Task list =
[1] In the passage on company directors, why must a director's right to remuneration come from the company's Articles and/or the director's service contract? Answer in one to three sentences.
[2] Which section of the Companies Act 2006 does the passage on company directors cite for removing a director by ordinary resolution with Special Notice?
[3] Continue the passage on company directors from its last sentence.

44. The consequences of contravention of the above requirements in relation to members' approval for loans etc are that the transactions or arrangements are voidable at the instance of the company. In the case of a contravention of the requirement for a members' resolution this can be rectified by a subsequent resolution within a reasonable period, after which the transaction or arrangement is no longer voidable (Companies Act 2006, sections 213 and 214).

Directors' remuneration and compensation for loss of office

45. Company law does not confer on a director any right to remuneration - such a right must come from the company's Articles and/or the director's service contract. Listed companies are expected to establish remuneration committees to act in setting directors' remuneration. The Combined Code addresses best practice provisions relating to remuneration committees and their procedures and also remuneration policy, service contracts and compensation.
46. A company may remove a director by ordinary resolution at a meeting before the expiration of his period in office provided Special Notice of such resolution has been given (Companies Act 2006, section 168) 14 , or by special resolution (Companies Act 2006, sections 282(5) and 283), in which case special notice is not required The board may be able to remove a director if it is given this right by the Articles of the company. This does not deprive the director of compensation or damages that may be due to him in respect of the termination.

Provided material =
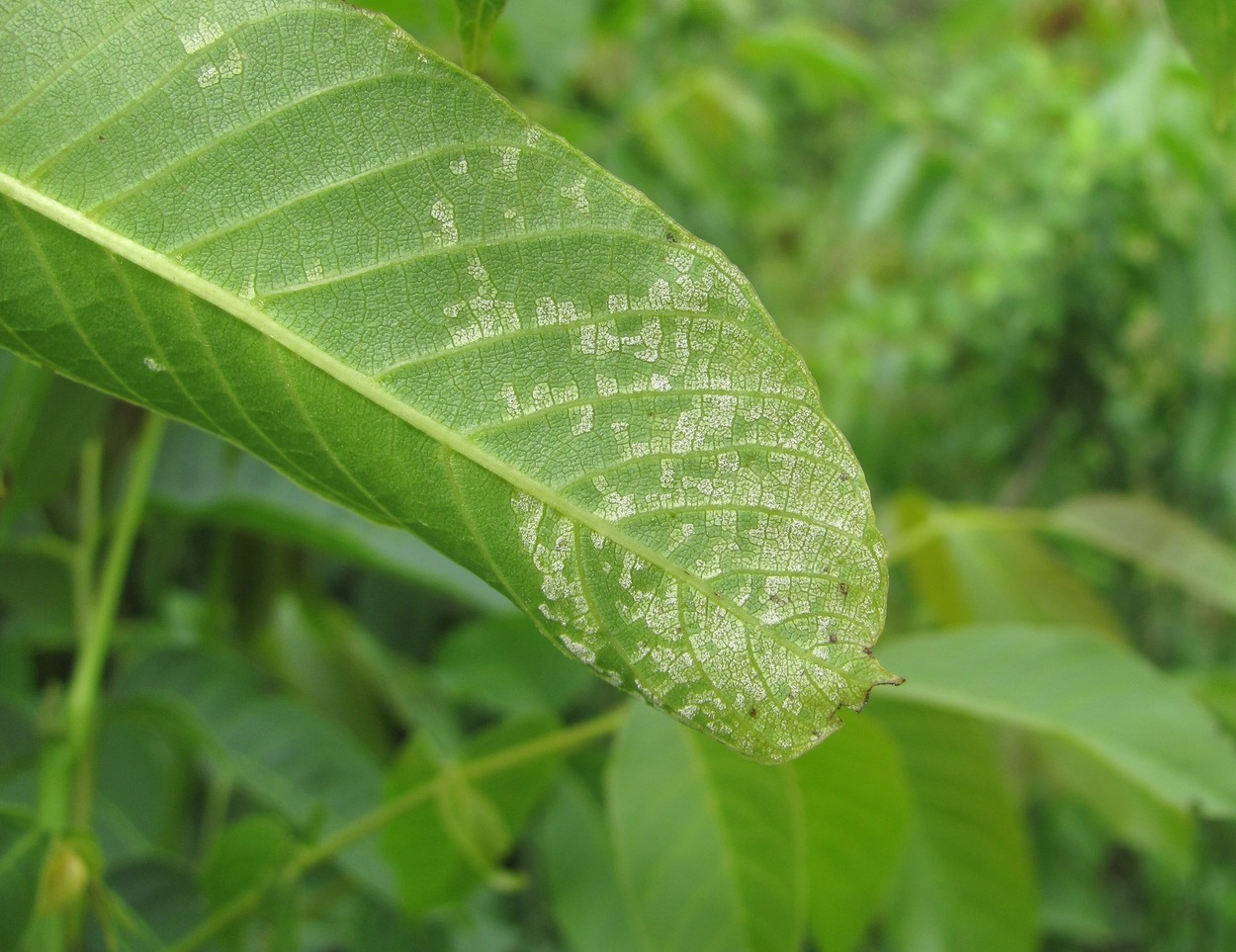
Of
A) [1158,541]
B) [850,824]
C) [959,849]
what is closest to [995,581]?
[1158,541]

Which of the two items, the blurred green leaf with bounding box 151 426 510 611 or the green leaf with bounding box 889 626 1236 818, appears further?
the blurred green leaf with bounding box 151 426 510 611

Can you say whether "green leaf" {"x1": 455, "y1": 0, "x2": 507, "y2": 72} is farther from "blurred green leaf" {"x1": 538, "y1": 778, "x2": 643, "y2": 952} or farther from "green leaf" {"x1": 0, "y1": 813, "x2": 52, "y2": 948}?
"blurred green leaf" {"x1": 538, "y1": 778, "x2": 643, "y2": 952}

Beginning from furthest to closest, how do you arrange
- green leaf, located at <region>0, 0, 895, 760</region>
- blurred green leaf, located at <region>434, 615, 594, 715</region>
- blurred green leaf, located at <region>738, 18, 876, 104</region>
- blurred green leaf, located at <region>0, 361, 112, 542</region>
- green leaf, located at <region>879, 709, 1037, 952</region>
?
blurred green leaf, located at <region>738, 18, 876, 104</region>, blurred green leaf, located at <region>434, 615, 594, 715</region>, green leaf, located at <region>879, 709, 1037, 952</region>, blurred green leaf, located at <region>0, 361, 112, 542</region>, green leaf, located at <region>0, 0, 895, 760</region>

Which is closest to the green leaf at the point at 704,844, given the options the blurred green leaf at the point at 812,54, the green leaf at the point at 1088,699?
the green leaf at the point at 1088,699

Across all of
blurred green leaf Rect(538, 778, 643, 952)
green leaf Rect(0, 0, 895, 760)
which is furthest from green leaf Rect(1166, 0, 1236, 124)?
blurred green leaf Rect(538, 778, 643, 952)

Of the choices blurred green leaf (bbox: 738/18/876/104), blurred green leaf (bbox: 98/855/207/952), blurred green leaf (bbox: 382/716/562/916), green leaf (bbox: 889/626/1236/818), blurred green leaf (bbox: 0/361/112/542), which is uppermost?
blurred green leaf (bbox: 738/18/876/104)
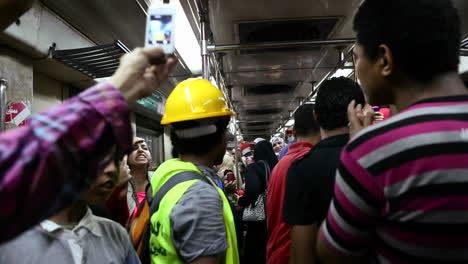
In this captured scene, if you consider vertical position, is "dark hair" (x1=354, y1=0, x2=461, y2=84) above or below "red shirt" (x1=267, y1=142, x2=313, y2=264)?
above

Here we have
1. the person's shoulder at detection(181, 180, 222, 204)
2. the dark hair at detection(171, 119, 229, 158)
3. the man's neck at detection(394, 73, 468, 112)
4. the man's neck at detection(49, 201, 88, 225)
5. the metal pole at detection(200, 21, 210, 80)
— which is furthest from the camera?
the metal pole at detection(200, 21, 210, 80)

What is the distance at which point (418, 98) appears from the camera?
89 cm

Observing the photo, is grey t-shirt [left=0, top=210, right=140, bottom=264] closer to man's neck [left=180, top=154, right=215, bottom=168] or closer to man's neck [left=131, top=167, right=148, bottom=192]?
man's neck [left=180, top=154, right=215, bottom=168]

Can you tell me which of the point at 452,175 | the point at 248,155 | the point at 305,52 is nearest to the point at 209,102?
the point at 452,175

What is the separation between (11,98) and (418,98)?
104 inches

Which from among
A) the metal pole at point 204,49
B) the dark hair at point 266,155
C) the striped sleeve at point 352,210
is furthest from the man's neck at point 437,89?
the dark hair at point 266,155

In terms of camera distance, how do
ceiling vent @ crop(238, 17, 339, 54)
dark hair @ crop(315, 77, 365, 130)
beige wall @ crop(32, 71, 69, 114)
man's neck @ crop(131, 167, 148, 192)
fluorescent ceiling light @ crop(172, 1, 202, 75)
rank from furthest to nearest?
ceiling vent @ crop(238, 17, 339, 54), fluorescent ceiling light @ crop(172, 1, 202, 75), beige wall @ crop(32, 71, 69, 114), man's neck @ crop(131, 167, 148, 192), dark hair @ crop(315, 77, 365, 130)

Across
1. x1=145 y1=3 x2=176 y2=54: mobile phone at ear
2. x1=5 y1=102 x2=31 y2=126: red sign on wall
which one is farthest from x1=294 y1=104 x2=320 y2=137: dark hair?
x1=5 y1=102 x2=31 y2=126: red sign on wall

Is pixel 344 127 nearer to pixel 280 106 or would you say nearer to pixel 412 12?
pixel 412 12

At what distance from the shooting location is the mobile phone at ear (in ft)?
2.70

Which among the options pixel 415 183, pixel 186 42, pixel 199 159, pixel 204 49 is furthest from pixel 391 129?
pixel 186 42

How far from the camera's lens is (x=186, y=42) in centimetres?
419

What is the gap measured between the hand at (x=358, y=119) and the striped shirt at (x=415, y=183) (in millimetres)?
643

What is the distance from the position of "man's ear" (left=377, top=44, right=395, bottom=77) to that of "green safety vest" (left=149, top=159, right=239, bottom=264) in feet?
2.56
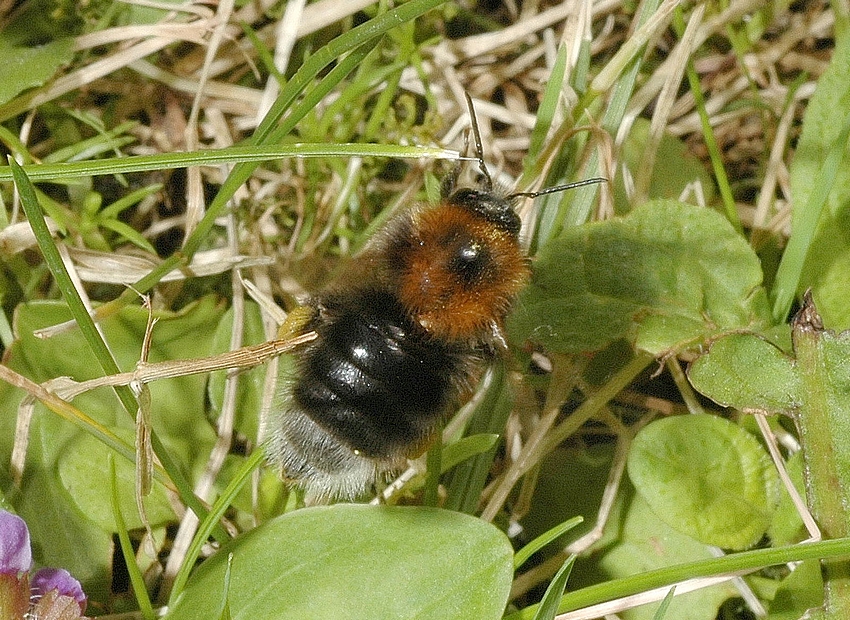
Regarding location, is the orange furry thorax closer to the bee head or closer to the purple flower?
the bee head

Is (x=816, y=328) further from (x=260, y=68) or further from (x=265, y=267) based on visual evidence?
(x=260, y=68)

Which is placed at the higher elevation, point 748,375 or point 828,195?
point 828,195

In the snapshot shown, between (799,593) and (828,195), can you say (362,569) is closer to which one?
(799,593)

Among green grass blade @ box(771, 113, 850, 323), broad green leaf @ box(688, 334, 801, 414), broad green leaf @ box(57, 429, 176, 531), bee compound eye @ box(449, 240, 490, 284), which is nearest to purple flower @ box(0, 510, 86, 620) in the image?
broad green leaf @ box(57, 429, 176, 531)

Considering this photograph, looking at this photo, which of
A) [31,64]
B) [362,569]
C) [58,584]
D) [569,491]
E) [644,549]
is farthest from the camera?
[31,64]

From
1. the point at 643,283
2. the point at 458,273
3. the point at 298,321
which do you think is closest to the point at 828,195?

Written answers =
[1] Company law itself gives a director no right to remuneration. Any such right must therefore come from the company's Articles, the director's service contract, or both.

[2] Section 168.

[3]
47. A company may not make a payment to a director for loss of office unless the payment has been approved by a resolution of the members of the company, nor may it make a payment for loss of office to a director of its holding company unless payment has been approved by the members of that company by a resolution (Companies Act 2006, sections 217). This rule does not apply to certain termination payments or liquidated damages set out in an existing legal obligation in an employment contract (see paragraph 50 below). This rule also applies to payments for loss of office in connection with a transfer of the whole or any part of the undertaking or property of the company and to payments in connection with a share transfer resulting from a takeover bid (Companies Act 2006, sections 218 and 219).
48. A memorandum must be circulated with the resolution to the members under the same formalities as described in paragraph 39 above. Definitions of 'payments for loss of office' and further conditions relating to the sale of shares and the amounts to be taken for loss of office are set out in sections 215 to 217 of the Act .
49. Accounting regulations made under Sections 412 and (for quoted companies ) 421 of the Act specify the disclosure to be made in a company's accounts in respect of a director's remuneration and compensation for loss of office (see paragraphs 111 and 127 below). In addition, UK listed companies are required by the Listing Rules to make additional disclosures (see paragraph 128 below).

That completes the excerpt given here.